• **Selected excerpt**
In a short Q&A with Tech Briefs below, Prof. Yin explains how his team's next step is an ambitious one: Beat the cheetah.

Tech Briefs: Why is it valuable for a spine to be “bistable” or have two stable states?

Prof. Jie Yin: The bistable spine is like an electric switch; it is either on or off and has no intermediate state, which represents two stable states of either bending upward or bending downward. It never stays as a straight spine since it is an unstable state.

[The robotic spine] will quickly switch between two stable states under actuation. Meanwhile, the soft body quickly bends up or down to extend or contract its stride length to mimic the galloping gait to jump off the ground through quick release of the stored energy.

For sure, the spine of a cheetah is not bistable, but it is flexible. A cheetah's spine bends up and down during galloping by pulling or releasing its muscle in the spine. So, this research is bio-inspired by the movement of the flexible spine during a cheetah's galloping.

Tech Briefs: How durable are these robots? What are the ranges of their speed and lifting capabilities?

• **Activity list**
**1)** In the Tech Briefs interview, condense the paragraph beginning "For sure, the spine of a cheetah" into a single sentence that keeps its main facts.
**2)** List every question that Tech Briefs asks in the interview.
**3)** Restate the part of the Tech Briefs interview starting at "[The robotic spine]" and ending at "and lifting capabilities?", with "galloping" changed to "running".

• **Dataset excerpts**
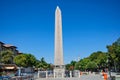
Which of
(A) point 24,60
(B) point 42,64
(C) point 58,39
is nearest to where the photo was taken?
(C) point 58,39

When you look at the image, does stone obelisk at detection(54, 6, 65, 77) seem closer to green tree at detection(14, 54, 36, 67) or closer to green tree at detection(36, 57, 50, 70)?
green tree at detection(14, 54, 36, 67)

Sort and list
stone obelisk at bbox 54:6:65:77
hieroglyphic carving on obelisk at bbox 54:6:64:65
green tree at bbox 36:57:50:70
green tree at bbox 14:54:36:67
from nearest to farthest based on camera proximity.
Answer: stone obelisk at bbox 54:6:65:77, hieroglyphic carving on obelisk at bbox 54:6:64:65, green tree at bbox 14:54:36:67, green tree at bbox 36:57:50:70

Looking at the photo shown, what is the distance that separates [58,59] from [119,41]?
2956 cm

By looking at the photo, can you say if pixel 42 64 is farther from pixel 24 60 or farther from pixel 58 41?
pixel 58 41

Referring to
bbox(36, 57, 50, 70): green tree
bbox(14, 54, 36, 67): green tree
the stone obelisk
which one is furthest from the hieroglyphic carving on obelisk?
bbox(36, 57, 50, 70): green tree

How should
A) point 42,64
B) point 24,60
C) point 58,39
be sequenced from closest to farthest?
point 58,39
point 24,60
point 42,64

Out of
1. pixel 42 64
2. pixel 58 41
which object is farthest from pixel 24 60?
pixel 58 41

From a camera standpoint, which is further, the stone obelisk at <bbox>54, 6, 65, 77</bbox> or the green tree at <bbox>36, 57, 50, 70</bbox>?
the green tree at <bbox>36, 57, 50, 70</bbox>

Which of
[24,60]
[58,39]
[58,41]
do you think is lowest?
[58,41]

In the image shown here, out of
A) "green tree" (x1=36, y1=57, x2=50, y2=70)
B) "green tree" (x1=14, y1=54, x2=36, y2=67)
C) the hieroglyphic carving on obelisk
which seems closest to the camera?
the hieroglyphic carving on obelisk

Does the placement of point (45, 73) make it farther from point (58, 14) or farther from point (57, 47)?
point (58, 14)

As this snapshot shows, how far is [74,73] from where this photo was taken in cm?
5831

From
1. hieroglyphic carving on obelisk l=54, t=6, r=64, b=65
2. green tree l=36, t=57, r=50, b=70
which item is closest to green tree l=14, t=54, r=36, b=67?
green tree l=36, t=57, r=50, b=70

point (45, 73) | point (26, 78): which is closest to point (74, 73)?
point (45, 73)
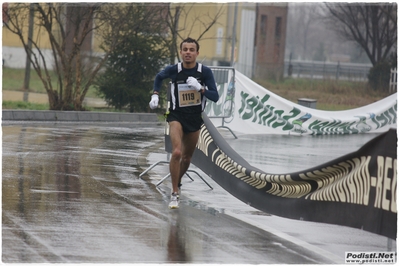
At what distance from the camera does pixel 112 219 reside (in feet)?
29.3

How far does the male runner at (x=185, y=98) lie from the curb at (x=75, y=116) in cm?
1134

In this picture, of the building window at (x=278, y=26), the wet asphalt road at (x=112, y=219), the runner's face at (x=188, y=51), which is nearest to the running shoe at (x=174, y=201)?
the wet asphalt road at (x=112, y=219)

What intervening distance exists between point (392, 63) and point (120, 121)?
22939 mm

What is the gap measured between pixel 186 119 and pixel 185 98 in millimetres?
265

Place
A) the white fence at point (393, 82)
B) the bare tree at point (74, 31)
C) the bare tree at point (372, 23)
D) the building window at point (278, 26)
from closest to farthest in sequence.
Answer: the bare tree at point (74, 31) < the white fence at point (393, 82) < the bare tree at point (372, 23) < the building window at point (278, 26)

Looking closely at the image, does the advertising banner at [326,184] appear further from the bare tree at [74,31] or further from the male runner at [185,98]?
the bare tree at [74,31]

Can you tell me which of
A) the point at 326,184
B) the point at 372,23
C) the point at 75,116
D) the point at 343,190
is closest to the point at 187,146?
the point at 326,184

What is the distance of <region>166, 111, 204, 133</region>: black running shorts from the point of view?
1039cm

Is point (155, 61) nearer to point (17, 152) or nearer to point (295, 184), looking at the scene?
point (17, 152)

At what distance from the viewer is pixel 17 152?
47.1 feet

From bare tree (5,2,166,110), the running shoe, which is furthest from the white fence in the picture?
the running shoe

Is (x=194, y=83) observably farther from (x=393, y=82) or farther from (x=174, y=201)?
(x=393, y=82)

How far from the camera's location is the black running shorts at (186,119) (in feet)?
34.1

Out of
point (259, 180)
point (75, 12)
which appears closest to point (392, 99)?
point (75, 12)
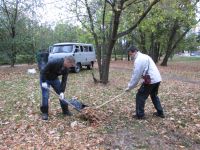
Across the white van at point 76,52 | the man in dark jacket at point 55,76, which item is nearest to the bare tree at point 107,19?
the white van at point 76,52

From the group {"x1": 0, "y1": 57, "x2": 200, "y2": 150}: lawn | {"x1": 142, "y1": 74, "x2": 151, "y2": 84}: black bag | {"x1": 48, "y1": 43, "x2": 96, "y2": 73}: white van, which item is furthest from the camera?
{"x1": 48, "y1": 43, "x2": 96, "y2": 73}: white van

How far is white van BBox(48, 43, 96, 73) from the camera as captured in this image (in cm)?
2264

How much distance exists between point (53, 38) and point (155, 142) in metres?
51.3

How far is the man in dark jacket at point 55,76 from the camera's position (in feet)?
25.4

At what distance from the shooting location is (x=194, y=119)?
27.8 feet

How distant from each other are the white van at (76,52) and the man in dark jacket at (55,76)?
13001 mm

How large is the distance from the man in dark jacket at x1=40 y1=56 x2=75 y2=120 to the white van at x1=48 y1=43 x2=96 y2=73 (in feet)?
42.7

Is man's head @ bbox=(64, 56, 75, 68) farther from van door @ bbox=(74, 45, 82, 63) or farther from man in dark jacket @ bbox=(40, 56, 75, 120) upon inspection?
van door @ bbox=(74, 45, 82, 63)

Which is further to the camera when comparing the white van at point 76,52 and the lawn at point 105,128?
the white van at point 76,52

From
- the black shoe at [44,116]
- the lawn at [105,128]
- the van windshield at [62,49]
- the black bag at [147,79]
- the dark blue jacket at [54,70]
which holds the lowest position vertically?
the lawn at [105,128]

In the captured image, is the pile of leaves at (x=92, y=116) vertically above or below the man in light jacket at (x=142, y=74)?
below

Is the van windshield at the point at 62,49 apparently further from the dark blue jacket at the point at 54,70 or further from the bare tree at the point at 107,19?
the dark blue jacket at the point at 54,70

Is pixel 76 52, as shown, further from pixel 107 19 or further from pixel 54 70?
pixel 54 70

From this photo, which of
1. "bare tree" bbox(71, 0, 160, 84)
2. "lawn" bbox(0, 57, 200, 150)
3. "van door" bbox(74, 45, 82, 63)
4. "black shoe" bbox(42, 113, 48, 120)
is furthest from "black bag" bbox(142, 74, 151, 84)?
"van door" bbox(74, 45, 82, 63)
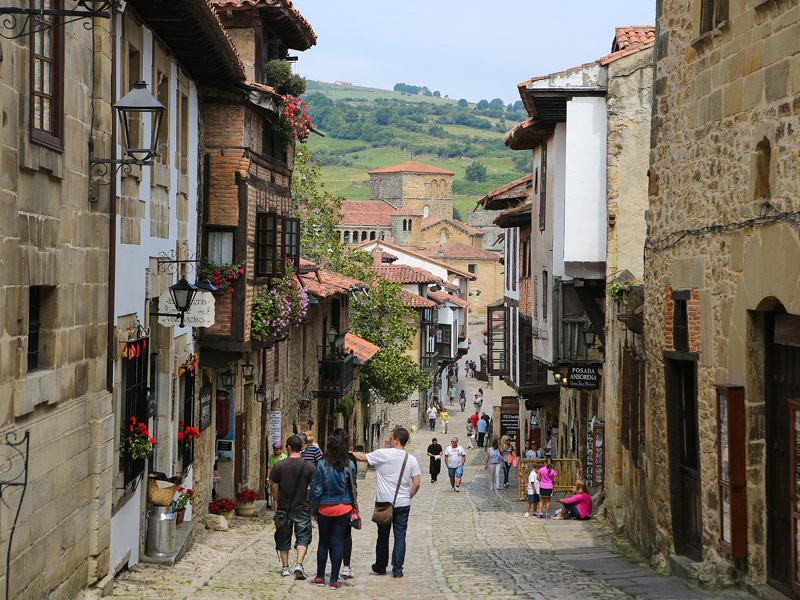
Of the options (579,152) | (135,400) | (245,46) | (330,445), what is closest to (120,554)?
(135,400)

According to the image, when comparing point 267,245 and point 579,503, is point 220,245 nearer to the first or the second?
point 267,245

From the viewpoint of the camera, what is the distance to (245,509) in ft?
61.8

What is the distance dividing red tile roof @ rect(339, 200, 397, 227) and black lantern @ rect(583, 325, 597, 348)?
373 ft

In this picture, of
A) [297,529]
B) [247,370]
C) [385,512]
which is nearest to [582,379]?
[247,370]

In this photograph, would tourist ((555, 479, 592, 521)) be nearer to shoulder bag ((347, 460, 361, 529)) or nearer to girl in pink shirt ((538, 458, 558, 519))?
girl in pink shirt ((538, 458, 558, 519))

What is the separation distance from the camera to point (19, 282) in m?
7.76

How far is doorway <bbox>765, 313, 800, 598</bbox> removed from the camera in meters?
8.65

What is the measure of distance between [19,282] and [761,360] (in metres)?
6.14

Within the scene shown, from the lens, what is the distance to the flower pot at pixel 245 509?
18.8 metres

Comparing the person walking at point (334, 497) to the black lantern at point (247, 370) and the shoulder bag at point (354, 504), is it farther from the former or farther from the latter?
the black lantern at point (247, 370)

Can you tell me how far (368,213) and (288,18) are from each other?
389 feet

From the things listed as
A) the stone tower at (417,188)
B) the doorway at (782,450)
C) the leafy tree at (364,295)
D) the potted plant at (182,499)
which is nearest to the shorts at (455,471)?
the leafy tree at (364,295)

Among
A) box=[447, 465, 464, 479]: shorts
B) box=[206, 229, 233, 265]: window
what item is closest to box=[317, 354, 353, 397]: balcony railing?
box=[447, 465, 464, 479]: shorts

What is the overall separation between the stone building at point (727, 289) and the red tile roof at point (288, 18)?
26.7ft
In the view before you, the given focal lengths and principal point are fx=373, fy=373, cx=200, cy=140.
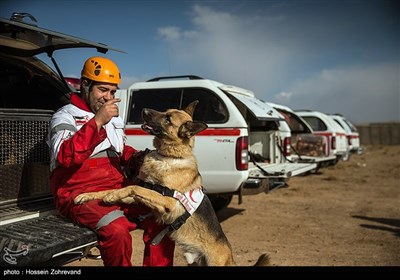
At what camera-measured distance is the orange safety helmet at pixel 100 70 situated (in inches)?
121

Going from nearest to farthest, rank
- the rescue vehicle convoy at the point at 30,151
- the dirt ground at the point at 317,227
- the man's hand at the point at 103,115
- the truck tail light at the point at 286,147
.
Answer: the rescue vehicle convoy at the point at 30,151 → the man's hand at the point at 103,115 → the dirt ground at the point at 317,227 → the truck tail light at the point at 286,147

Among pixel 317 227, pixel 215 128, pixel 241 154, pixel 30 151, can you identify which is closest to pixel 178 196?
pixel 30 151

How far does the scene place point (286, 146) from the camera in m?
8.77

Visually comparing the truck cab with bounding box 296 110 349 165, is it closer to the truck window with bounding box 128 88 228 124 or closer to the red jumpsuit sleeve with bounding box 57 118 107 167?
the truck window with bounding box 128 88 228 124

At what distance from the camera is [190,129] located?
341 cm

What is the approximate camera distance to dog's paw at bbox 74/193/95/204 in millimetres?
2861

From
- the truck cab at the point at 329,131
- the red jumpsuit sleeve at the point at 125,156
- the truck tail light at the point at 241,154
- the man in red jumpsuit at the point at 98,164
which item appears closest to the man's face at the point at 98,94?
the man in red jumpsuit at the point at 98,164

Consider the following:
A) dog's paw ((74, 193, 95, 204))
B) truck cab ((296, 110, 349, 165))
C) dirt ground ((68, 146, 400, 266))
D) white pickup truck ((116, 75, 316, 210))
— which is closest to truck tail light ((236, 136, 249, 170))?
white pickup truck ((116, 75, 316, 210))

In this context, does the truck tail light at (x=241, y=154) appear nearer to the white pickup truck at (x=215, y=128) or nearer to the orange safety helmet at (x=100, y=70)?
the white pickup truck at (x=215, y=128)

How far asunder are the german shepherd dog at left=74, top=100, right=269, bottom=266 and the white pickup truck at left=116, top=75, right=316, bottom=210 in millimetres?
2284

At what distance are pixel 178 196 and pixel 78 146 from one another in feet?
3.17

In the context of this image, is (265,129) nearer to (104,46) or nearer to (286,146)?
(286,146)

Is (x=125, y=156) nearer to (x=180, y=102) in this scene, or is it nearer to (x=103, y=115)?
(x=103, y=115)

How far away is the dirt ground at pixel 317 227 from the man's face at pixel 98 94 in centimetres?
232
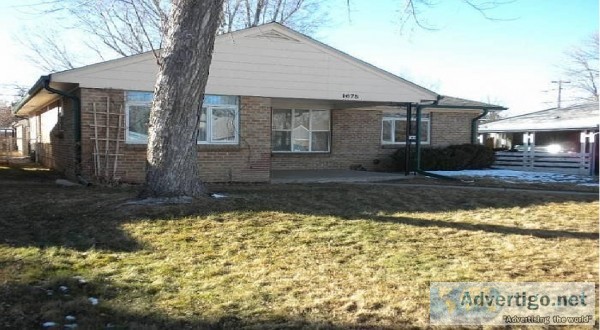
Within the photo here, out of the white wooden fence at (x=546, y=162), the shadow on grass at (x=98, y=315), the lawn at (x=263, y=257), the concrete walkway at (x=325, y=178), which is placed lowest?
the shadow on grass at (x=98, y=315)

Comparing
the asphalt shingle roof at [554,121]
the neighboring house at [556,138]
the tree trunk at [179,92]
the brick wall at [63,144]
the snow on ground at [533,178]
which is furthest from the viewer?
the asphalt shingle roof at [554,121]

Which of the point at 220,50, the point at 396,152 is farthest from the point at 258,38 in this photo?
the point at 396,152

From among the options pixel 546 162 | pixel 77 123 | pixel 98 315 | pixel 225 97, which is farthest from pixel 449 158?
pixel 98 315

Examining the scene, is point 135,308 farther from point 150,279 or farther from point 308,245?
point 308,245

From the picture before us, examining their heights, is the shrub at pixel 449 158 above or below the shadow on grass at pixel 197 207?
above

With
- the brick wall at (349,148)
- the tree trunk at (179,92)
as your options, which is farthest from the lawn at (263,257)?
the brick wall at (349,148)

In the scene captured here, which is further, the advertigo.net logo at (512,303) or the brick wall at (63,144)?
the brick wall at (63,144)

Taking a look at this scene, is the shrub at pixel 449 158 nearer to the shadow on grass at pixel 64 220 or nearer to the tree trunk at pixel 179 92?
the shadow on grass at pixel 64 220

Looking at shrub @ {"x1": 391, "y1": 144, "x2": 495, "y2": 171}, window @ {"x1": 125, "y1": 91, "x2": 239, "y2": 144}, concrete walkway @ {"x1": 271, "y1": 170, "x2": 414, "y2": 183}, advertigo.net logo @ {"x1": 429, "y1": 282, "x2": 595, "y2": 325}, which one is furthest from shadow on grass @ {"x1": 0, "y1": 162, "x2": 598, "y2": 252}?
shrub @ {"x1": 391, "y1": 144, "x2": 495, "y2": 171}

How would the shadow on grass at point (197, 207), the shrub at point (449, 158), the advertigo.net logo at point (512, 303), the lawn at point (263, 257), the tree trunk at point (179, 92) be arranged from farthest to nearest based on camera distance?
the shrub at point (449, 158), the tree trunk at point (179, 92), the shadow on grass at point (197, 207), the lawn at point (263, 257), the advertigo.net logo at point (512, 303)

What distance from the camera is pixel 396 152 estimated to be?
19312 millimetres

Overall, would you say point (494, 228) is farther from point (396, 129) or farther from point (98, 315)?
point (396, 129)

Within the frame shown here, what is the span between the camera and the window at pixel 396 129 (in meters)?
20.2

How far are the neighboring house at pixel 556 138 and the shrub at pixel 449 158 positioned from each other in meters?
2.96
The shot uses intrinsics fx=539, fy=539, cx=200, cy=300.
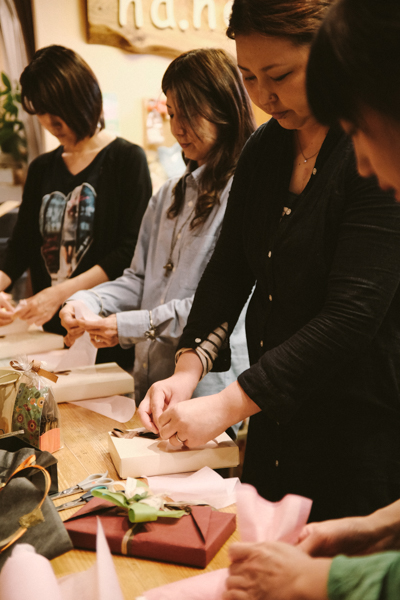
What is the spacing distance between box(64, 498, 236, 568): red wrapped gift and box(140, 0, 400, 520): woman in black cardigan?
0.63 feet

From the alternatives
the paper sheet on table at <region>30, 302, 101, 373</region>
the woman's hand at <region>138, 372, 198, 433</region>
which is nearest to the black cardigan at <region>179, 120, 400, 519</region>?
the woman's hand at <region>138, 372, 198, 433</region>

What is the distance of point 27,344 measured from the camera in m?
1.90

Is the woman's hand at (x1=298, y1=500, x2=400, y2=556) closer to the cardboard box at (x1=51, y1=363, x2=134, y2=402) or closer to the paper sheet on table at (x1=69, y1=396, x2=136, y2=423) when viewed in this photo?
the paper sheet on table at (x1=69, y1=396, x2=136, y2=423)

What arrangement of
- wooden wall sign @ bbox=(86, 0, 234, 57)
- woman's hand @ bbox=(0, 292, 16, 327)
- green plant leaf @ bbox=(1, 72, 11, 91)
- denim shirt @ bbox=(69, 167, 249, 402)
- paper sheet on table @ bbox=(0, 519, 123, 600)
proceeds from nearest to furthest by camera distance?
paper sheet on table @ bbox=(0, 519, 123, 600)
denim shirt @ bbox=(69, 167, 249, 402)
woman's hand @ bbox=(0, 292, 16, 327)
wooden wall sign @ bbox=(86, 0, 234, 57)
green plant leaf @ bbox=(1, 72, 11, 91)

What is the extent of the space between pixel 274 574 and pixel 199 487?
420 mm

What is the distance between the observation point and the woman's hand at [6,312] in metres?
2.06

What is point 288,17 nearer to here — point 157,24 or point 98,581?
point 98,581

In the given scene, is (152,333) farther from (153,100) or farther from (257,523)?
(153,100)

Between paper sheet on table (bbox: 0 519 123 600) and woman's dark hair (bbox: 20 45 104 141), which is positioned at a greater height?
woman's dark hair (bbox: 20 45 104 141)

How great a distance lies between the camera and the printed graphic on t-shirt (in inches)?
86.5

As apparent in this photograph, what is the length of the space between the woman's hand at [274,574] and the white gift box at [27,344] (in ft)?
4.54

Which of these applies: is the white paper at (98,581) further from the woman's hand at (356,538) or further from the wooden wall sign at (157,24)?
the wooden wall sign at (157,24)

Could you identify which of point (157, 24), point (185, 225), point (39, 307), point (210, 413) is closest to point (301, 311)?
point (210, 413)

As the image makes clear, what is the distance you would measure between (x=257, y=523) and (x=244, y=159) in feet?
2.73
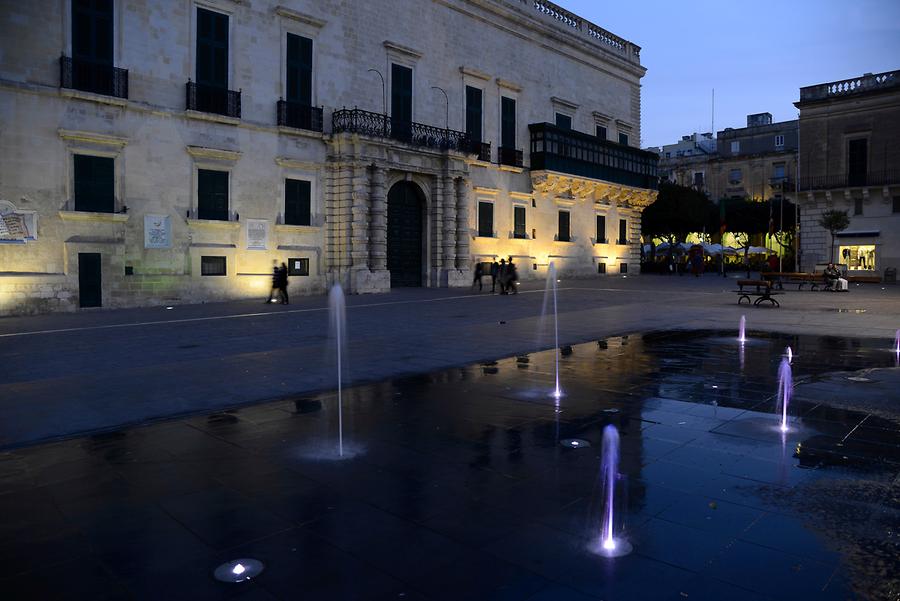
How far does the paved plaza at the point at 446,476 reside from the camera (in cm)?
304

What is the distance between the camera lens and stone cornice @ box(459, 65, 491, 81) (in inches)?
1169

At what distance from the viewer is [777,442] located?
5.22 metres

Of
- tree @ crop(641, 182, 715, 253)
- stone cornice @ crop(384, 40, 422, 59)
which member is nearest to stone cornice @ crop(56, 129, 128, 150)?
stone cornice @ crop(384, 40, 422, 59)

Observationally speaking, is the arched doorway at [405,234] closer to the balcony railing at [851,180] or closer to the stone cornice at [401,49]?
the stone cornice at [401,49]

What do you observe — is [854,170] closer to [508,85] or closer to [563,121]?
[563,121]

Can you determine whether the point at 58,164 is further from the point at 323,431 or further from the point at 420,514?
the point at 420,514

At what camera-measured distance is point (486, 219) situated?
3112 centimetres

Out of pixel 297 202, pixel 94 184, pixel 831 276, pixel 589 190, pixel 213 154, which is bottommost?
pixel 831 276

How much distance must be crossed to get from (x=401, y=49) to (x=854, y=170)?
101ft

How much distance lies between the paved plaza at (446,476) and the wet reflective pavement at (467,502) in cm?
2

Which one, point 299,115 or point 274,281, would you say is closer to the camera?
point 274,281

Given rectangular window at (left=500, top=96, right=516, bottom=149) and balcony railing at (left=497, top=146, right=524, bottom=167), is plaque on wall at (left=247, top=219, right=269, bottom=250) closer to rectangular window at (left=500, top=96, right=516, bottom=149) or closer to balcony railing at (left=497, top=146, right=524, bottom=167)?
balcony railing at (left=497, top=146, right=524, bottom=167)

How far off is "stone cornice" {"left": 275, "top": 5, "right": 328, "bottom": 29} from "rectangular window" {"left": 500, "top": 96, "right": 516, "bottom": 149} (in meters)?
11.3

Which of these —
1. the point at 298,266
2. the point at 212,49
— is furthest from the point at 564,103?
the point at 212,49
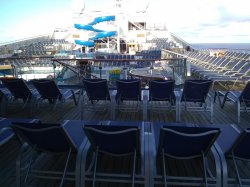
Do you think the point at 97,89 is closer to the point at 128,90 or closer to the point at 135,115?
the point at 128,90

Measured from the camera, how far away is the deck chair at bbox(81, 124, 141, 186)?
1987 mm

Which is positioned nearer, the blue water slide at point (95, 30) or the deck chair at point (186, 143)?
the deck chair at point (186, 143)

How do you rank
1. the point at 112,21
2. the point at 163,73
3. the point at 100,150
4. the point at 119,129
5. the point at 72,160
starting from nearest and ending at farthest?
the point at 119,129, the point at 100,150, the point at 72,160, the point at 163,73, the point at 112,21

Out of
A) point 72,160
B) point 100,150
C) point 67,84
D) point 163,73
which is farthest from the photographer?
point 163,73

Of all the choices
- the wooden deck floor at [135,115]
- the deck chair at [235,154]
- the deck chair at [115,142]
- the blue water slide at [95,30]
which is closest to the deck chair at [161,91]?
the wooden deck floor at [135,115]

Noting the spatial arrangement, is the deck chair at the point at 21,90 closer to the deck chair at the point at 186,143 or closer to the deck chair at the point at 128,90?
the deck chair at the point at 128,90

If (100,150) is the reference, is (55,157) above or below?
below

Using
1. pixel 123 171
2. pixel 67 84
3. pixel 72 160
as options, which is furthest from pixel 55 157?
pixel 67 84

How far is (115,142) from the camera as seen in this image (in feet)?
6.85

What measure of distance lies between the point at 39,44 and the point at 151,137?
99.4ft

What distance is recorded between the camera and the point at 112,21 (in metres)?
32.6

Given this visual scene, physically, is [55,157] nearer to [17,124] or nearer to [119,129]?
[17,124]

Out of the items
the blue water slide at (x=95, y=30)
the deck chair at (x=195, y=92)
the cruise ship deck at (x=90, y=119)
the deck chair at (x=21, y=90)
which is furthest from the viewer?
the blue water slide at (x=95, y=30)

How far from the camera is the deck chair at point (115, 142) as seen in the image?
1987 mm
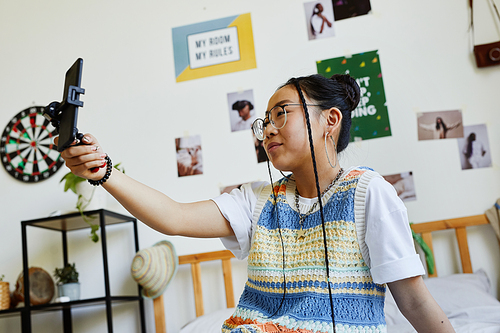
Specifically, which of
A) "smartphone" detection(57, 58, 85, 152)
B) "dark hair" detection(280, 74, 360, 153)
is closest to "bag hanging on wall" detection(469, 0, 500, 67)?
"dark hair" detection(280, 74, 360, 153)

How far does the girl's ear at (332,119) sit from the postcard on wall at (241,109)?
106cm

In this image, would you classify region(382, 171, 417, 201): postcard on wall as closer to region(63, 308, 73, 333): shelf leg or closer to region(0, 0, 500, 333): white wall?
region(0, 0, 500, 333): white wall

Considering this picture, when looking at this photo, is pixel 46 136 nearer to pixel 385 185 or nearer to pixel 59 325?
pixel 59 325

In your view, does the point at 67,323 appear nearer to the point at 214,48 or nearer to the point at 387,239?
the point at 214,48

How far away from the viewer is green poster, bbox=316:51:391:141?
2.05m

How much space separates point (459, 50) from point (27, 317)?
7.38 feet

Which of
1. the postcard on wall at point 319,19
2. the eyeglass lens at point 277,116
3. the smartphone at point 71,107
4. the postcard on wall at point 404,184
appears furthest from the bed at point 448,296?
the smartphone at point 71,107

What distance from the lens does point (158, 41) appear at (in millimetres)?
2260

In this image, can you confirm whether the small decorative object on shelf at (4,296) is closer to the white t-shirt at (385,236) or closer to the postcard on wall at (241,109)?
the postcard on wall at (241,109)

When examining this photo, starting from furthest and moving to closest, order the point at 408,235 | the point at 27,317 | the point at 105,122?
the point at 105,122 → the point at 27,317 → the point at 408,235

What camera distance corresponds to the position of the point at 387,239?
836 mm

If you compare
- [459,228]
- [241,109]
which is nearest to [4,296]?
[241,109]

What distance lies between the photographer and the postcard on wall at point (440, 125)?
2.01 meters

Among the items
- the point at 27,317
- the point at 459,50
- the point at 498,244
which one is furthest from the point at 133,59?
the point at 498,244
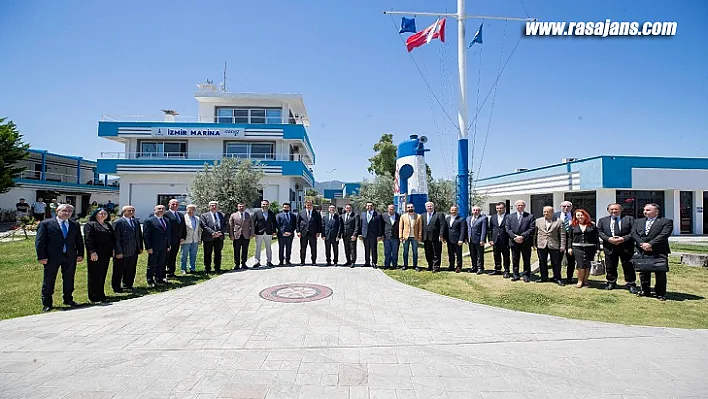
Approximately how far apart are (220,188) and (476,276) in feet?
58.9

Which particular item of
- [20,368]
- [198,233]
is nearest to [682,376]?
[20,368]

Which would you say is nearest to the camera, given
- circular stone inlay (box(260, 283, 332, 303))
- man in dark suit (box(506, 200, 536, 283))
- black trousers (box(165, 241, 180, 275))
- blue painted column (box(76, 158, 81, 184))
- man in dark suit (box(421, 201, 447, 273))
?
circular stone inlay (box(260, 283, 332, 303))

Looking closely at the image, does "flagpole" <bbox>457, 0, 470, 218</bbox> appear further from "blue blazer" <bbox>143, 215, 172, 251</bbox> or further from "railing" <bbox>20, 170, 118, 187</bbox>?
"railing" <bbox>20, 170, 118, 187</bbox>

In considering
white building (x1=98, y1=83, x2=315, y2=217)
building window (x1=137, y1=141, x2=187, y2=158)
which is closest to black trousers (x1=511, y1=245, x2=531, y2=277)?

• **Results for the exercise**
**1)** A cheetah's spine is flexible but not bistable, bending up and down as its spine muscles pull or release during galloping, and that movement inspired the research.

**2)**
- Why is it valuable for a spine to be "bistable" or have two stable states?
- How durable are these robots?
- What are the ranges of their speed and lifting capabilities?

**3)**
[The robotic spine] will quickly switch between two stable states under actuation. Meanwhile, the soft body quickly bends up or down to extend or contract its stride length to mimic the running gait to jump off the ground through quick release of the stored energy.

For sure, the spine of a cheetah is not bistable, but it is flexible. A cheetah's spine bends up and down during running by pulling or releasing its muscle in the spine. So, this research is bio-inspired by the movement of the flexible spine during a cheetah's running.

Tech Briefs: How durable are these robots? What are the ranges of their speed and lifting capabilities?